But there was no compulsion on the part of the jury to believe the testimony of the defendant upon the question of how he came into possession of the money of deceased. The determination of a fact is arrived at from all the testimony and surrounding circumstances and no rule of evidence requires the jury arbitrarily to accept the testimony of an interested witness, whether or not he be directly impeached, when from a consideration of all the evidence a different conclusion is reached from that supported by the testimony of such witness. Carter v. Kelsey Wheel Co., 168 Tenn. 262, 264, 77 S.W.2d 449.

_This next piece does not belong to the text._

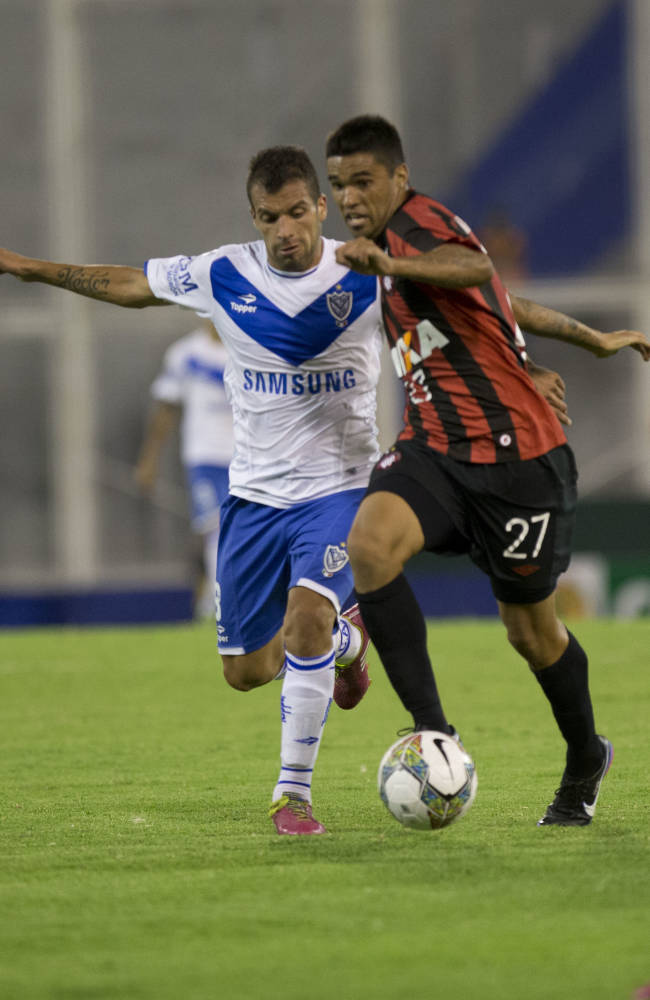Matias Mirabaje of Argentina's Velez Sarsfield, left, vies for the ball with Matias Mirabaje of Brazil's Atletico Paranaense during a Copa Libertadores soccer match in Buenos Aires, Argentina, Tuesday, Feb. 25, 2014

If the jury had believed the facts to be as stated by the defendant, the homicide could not have been considered felonious at all, but his testimony was rejected. There was no evidence of how the defendant came into possession of the property of the deceased except his own testimony. Aside from his statement there was evidence which warranted a conclusion that the deceased had been killed in the progress of robbery. It was not necessary that anyone should have seen the defendant actually take the money from the deceased. The circumstances of flight and falsehood, when connected with the possession of money that had lately been in the pocketbook of a murdered man would support the inference of robbery.

Upon this premise the verdict would be sustained even though other proof of premeditation and deliberation were absent. The third assignment of error is accordingly overruled.

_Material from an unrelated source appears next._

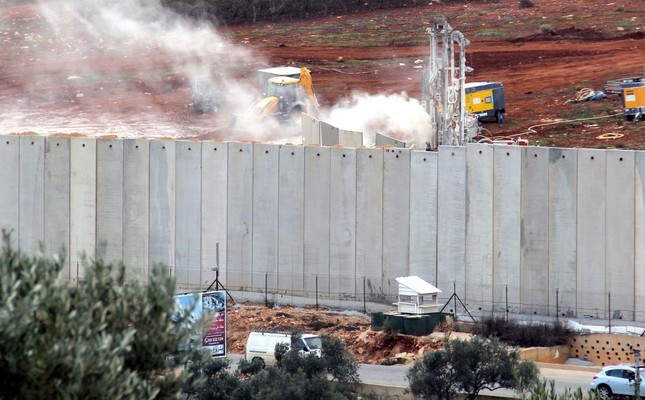 Israeli machinery operates behind the Israel-Lebanon border wall, Dec. 4.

Assignment of error number four raises again the question of whether or not counsel for the defendant was allowed time enough to prepare a defense or properly investigate the case. This time, however, the language of the assignment is directed against the failure of the trial judge to grant a new trial on an affidavit filed by counsel setting forth certain circumstances which he considered interfered with a fair trial of his client, rather than upon an alleged error in failing to grant a continuance. The affidavit filed by counsel for the defendant in support of this ground of his motion for a new trial states (1) that the lawyer is a nonresident of Maury County and received little or no cooperation in his investigation and went to trial without having had any witness placed under subpoena; (2) that only on the first day of the trial was the defendant able to secure enough money to employ local counsel; (3) that the owner of the property where the killing occurred refused to allow counsel to go on the property; and (4) that the defendant and his counsel were not permitted to see certain pictures introduced by the State until they were presented at the trial of the cause.

Although this affidavit states that the defendant was prejudiced by these things, there is no evidence of such prejudice except the expressed opinion of his lawyer. The fact that the defendant went to trial without having placed any witness under subpoena could have resulted either from the fact that he had found no witnesses whose testimony would help him or from negligence. There is no showing that he has since found any witness whose testimony would seem to have been important enough to warrant an inference that it could have changed the course of the trial. Failure to possess means to employ counsel is most unfortunate but provision is made by law for the indigent and unrepresented when they appear as defendants in a criminal case. After all, the defendant did have the lawyer of his choice and it is not shown that he requested the court to appoint counsel for him.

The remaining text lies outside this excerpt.